-- Text to read --
## Start

News / Asia

    Charlie Hebdo Protest Turns Violent in Pakistan

    • Men move a policeman by stretcher who was wounded after being hit by stones during a protest organized by Islami Jamiat-e-Talaba (JTI), the student wing of religious political party Jamaat-e-Islami (JI), against the satirical French weekly newspaper Charlie Hebdo, Jan. 16, 2015.
    • Supporters of Pakistani religious group Jamaat-i-Islami protest caricatures published in French magazine Charlie Hebdo, in Karachi, Pakistan, Jan. 16, 2015.
    • Supporters of Jamiat Talaba Islam (JTI), the student wing of religious political party Jamat Islami (JI), chant slogans during a protest against satirical French weekly Charlie Hebdo, which most recently featured a cartoon of the Prophet Muhammad on the cover, Karachi, Pakistan, Jan. 16, 2015.

## End

-- Exercise --
Extend the news page on the Charlie Hebdo protest in Pakistan, starting after its last line.

-- Excerpted records --

## Start

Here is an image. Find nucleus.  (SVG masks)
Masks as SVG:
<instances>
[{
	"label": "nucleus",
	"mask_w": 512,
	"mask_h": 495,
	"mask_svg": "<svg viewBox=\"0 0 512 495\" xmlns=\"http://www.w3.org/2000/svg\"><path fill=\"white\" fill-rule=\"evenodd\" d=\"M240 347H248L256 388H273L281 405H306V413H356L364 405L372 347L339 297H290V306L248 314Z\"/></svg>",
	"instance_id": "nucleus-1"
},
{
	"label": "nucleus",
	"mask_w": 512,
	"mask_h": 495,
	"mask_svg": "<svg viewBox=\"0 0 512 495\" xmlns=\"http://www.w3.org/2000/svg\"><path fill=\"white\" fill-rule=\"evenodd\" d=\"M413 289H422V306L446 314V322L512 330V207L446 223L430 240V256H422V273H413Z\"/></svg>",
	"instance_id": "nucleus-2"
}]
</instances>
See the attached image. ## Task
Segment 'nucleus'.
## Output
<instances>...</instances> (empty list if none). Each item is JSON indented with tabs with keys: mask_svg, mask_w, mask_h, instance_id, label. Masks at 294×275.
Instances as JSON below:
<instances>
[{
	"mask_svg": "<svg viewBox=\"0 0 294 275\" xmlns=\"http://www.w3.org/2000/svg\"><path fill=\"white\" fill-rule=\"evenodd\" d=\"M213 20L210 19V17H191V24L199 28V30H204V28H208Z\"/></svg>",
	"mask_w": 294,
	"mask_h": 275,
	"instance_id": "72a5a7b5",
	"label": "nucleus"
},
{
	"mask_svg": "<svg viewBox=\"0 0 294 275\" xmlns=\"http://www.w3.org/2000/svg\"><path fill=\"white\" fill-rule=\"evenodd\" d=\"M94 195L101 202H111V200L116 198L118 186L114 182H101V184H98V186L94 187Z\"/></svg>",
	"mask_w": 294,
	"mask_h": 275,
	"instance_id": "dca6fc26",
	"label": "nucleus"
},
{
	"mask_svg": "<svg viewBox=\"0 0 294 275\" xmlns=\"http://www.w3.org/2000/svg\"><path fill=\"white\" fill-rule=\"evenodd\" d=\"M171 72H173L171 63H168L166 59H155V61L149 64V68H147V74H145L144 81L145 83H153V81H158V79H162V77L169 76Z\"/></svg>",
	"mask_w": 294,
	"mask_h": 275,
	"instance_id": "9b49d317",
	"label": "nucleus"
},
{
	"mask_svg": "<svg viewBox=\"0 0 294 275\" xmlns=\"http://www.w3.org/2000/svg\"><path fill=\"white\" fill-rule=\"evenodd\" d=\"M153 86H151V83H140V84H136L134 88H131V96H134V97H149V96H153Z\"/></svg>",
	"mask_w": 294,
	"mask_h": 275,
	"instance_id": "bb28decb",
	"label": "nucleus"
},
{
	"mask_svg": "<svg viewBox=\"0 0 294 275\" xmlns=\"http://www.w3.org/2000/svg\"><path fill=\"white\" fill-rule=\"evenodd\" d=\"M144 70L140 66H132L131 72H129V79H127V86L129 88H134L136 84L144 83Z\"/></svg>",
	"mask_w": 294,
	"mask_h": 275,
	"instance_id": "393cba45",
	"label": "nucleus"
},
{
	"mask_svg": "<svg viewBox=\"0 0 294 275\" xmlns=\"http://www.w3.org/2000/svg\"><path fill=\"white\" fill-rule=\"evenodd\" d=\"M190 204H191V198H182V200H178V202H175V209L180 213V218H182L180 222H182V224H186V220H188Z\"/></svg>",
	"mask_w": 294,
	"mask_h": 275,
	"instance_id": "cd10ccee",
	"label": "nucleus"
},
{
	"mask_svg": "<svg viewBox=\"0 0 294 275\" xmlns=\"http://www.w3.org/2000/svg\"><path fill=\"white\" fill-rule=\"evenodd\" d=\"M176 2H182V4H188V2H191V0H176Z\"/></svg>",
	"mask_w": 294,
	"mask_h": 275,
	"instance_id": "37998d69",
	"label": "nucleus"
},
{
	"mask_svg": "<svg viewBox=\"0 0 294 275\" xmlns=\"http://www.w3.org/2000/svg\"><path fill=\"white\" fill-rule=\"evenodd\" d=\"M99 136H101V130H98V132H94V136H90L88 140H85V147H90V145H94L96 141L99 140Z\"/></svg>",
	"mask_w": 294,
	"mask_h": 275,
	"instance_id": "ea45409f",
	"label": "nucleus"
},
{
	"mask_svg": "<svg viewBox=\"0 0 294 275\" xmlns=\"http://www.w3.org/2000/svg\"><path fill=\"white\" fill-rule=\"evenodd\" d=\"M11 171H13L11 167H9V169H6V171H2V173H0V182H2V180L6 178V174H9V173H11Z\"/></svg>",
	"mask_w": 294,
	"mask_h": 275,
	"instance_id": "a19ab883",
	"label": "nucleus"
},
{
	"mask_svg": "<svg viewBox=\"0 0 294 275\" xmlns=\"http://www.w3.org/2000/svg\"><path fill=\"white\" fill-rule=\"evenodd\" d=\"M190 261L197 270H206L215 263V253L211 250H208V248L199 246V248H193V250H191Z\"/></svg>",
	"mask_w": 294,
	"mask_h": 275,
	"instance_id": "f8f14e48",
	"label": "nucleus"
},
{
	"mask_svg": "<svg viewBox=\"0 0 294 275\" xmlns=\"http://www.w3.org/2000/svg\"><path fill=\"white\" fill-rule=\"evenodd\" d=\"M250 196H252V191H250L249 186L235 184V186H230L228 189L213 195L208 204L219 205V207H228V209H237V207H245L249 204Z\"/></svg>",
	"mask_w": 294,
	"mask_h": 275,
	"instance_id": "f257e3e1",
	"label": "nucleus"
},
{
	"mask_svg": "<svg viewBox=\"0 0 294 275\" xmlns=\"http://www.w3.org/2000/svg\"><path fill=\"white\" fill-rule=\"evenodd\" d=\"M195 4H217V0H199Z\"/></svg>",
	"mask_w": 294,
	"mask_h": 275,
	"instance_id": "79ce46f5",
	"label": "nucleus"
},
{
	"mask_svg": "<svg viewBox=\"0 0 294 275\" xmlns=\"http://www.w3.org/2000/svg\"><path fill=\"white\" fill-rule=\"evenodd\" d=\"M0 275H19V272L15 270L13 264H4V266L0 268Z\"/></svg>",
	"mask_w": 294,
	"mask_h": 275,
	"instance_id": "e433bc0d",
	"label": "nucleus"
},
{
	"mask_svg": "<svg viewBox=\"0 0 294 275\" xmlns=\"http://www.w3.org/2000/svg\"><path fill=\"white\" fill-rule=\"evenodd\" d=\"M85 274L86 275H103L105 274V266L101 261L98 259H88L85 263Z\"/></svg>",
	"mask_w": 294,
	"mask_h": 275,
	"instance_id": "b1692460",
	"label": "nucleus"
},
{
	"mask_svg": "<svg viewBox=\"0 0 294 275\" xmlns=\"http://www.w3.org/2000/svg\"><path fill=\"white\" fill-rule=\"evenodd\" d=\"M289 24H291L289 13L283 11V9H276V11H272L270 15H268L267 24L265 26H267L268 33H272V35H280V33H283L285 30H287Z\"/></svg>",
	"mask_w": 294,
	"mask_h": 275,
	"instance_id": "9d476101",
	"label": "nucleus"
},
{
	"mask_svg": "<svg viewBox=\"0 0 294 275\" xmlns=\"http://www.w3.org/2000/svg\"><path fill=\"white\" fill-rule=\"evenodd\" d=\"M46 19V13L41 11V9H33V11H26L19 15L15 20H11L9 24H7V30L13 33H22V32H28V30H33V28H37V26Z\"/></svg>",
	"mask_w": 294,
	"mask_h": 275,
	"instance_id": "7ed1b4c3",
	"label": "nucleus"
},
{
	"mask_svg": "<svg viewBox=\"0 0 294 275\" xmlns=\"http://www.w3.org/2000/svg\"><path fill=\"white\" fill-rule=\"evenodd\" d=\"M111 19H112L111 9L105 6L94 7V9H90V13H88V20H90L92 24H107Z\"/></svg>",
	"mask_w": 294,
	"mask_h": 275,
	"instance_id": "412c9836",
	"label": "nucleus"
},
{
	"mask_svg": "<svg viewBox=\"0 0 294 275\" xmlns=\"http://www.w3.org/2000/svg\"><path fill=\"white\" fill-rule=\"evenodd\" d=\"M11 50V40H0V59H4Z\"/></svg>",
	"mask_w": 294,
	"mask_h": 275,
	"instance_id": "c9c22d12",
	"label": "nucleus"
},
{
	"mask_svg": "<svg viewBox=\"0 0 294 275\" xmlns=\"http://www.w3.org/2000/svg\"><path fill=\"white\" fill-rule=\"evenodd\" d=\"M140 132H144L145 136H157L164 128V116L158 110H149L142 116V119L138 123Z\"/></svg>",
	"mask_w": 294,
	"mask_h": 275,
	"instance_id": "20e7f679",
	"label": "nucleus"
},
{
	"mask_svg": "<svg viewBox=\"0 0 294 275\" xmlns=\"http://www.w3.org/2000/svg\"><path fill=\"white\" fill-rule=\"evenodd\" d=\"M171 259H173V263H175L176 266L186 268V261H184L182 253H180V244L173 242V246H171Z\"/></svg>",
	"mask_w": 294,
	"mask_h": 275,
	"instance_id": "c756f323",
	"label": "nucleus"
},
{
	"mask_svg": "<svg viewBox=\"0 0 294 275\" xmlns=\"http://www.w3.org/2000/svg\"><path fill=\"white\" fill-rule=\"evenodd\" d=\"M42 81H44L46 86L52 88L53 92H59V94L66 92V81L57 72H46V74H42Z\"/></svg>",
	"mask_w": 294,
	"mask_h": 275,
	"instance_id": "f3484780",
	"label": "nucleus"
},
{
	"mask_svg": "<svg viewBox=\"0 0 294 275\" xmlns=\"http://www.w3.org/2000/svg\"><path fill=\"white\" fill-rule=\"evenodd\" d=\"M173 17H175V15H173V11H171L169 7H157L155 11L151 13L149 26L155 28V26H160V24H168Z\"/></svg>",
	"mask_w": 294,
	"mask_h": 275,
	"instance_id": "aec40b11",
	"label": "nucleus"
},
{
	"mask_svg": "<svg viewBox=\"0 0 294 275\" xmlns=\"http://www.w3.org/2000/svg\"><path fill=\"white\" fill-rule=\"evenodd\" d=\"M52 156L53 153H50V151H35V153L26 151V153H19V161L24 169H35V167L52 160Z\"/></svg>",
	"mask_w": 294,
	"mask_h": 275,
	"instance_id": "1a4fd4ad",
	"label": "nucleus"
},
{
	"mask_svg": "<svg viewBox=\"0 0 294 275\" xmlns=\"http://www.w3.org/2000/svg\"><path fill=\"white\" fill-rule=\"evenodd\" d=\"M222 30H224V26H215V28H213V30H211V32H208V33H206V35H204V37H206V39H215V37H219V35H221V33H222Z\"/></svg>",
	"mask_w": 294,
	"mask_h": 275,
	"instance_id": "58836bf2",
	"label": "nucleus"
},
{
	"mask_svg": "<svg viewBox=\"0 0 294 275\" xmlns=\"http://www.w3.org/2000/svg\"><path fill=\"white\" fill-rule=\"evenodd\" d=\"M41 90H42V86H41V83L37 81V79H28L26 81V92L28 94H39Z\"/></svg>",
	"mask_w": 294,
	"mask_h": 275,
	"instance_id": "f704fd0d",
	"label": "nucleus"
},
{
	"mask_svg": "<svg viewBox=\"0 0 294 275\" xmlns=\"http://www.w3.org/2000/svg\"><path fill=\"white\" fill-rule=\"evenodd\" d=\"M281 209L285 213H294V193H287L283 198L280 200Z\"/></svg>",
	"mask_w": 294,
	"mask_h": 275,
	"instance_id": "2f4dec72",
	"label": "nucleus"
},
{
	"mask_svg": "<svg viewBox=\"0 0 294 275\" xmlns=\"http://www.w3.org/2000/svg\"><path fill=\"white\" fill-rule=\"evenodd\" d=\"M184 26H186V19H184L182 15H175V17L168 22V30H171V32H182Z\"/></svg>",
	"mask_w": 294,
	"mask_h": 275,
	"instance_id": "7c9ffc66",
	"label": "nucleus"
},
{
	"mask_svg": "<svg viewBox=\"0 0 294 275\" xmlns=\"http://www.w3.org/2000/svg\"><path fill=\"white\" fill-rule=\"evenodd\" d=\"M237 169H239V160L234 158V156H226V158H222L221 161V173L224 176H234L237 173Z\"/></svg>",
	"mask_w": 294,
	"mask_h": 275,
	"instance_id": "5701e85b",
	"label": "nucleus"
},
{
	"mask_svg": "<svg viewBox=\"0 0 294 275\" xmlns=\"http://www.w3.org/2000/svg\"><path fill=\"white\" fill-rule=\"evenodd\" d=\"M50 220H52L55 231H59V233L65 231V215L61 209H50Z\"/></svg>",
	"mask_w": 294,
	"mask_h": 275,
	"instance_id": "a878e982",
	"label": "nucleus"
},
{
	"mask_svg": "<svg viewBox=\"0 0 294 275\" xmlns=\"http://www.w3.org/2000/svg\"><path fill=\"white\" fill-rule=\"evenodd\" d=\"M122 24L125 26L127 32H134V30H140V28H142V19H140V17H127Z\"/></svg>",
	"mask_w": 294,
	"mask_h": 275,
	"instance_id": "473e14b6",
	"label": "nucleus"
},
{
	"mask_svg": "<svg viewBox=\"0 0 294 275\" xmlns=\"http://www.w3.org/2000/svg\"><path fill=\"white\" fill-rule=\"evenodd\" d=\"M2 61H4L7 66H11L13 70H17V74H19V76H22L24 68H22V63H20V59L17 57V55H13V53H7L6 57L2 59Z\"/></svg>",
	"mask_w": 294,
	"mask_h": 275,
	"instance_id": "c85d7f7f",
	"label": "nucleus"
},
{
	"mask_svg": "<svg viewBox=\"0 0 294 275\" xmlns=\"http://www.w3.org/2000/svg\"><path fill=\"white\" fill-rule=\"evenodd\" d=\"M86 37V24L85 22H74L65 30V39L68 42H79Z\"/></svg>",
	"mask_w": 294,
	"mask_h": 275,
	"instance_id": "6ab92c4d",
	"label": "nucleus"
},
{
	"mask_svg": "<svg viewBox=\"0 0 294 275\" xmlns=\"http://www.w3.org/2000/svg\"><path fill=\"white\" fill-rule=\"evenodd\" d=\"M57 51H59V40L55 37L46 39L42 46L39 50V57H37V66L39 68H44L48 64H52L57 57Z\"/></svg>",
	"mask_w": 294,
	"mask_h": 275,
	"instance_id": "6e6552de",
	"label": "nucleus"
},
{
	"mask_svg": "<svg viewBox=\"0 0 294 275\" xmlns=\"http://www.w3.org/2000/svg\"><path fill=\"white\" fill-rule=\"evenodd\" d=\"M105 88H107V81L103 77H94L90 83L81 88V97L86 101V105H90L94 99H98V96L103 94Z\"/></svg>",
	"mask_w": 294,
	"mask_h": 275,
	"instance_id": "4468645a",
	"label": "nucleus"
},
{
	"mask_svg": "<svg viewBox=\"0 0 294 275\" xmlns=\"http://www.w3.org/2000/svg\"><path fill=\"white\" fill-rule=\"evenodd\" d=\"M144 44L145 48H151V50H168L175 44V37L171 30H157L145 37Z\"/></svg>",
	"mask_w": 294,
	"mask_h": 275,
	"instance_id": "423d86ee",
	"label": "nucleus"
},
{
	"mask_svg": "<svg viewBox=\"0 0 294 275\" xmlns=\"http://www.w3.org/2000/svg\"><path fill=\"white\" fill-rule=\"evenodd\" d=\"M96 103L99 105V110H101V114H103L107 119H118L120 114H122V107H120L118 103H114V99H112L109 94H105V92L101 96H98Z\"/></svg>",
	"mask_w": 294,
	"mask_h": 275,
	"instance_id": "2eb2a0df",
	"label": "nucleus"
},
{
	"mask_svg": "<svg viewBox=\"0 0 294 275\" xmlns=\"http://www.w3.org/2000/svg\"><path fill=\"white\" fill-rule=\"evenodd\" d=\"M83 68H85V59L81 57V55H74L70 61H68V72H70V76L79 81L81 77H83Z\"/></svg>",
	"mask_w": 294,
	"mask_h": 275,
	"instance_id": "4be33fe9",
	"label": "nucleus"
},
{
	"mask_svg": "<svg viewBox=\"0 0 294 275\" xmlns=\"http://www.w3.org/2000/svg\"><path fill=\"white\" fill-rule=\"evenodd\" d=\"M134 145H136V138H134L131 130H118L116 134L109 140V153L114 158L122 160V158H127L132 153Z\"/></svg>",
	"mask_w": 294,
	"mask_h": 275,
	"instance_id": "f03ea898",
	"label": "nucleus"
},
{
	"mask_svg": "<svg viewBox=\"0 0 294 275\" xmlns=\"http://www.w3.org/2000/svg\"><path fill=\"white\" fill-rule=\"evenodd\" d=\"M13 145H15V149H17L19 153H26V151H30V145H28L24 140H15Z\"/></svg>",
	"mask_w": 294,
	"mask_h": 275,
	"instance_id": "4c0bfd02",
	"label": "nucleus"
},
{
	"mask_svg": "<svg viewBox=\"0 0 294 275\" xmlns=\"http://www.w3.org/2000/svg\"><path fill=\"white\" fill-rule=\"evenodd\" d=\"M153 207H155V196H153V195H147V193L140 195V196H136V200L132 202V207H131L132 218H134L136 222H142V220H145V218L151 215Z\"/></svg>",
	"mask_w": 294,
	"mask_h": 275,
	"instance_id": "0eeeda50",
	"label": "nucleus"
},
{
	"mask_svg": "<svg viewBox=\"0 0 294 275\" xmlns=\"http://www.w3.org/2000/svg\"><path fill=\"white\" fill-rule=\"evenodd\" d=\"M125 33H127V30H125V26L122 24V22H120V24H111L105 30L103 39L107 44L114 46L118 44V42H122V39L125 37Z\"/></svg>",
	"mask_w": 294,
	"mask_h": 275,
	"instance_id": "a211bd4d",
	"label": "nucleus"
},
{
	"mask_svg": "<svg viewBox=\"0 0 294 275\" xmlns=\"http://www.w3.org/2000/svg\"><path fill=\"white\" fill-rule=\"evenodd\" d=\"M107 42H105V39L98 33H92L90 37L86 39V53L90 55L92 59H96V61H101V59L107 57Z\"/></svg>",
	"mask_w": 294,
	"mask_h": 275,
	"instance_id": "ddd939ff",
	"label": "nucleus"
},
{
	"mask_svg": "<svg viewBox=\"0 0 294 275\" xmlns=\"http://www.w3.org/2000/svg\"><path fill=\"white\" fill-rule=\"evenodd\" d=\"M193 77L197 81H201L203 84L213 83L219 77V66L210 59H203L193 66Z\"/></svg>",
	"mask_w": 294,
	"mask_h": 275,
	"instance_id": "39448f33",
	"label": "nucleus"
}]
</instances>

## End

-- Task response --
    • A policeman uses his gun to disperse protesters during a protest against satirical French weekly Charlie Hebdo, which featured a cartoon of the Prophet Muhammad on the cover after the terror attack in Paris, Karachi, Pakistan, Jan. 16, 2015.
    • Protesters chant slogans during a protest against satirical French weekly newspaper Charlie Hebdo, which featured a cartoon of the Prophet Muhammad on the cover after the terror attack in Paris, Quetta, Pakistan, Jan. 16, 2015.
    • Supporters of Jamiat Talaba Islam (JTI), the student wing of Jamat Islami (JI), throws stones at policemen during a protest against satirical French weekly Charlie Hebdo, which featured a cartoon of the Prophet Muhammad on its cover after the Paris terror attack, Karachi, Pakistan, Jan. 16, 2015.    
    Ayaz Gul

    Islamist parties in Pakistan on Friday staged rallies against the French satirical magazine Charlie Hebdo for publishing cartoons depicting Islam's  Prophet Muhammad.  Pakistan's parliament a day earlier unanimously approved a resolution condemning what it called the “blasphemous caricatures.” Under Pakistani laws, blasphemy carries the death penalty.

    The government has condemned the January 7 attack on the Charlie Hebdo offices in Paris. But many in overwhelmingly-Muslim Pakistan view the magazine's caricatures of Muhammad as a profound insult to Islam.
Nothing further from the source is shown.